Strep. Is it not then with justice, who does not serve in the army?[3] But why should I learn these things, which we all know?

  1. "Whether, in this obscure passage, the round mortar implies Sicily, as it does in Vesp. (924, Br. ed.), I do not undertake to say; but in that case the meaning would perhaps be, that Cleonymus, through the interest of his patron Cleon, had obtained some appointment in that island, where, like Laches, he had made considerable pickings." Mitch.
  2. This line will serve to illustrate a principle in the Greek language little known and less noticed: when a finite verb and a participle are accompanied by an objective case of a noun, that objective case depends on the participle in preference to the finite verb. Mr. Walsh (note ad Acharn. p. 120, fin.) has grievously erred in this matter. Eur. Hippol. 659, τῆς σῆς τόλμης εἴσομαι γεγευμένος. "The Greeks always refer the participle to the same noun as the verb, even though the case of the noun will not suit the construction of the participle." Hermann. Comp. Ran. 1176.

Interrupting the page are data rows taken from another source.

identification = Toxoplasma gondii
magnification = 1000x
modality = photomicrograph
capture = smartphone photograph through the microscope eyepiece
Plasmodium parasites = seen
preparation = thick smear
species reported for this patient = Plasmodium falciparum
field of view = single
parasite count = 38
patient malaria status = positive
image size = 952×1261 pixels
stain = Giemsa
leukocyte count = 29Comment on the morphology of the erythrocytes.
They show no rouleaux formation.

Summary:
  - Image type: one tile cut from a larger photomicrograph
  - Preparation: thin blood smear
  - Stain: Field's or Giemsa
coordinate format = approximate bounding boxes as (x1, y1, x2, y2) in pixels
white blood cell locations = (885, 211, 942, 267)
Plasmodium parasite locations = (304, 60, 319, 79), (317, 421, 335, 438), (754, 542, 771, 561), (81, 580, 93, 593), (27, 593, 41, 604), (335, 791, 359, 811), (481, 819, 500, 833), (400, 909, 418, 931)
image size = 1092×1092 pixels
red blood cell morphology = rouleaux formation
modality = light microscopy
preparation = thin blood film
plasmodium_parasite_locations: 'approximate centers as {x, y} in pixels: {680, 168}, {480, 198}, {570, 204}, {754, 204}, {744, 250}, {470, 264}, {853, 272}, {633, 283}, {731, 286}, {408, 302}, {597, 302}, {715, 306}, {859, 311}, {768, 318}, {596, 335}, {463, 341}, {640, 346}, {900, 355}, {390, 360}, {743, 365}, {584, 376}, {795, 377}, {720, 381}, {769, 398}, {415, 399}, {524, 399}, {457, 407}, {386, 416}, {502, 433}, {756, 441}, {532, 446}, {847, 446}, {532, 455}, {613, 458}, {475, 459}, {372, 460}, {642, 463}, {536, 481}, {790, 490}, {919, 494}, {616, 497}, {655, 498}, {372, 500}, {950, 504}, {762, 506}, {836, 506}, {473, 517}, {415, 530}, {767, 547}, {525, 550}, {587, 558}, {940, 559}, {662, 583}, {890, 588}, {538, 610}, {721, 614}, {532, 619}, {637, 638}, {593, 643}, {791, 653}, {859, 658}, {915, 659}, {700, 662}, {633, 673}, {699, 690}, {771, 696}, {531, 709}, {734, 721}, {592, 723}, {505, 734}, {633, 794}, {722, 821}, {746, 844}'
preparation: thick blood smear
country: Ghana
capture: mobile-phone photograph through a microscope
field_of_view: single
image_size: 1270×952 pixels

  3. "Instead of the usual ὅστις, I have given ἥτις from the Ravenna MS., as suiting what has preceded, and very contemptuous." Hermann. "ὅστις fits Strepsiades better, as he just before said τὸν Ἀμ." Dindorf.

    "Soc. There, there! you make a wench of him at once.
    Strep. And fit it is for one who shuns the field;
    A coward ought not to be called a man." Cumberland.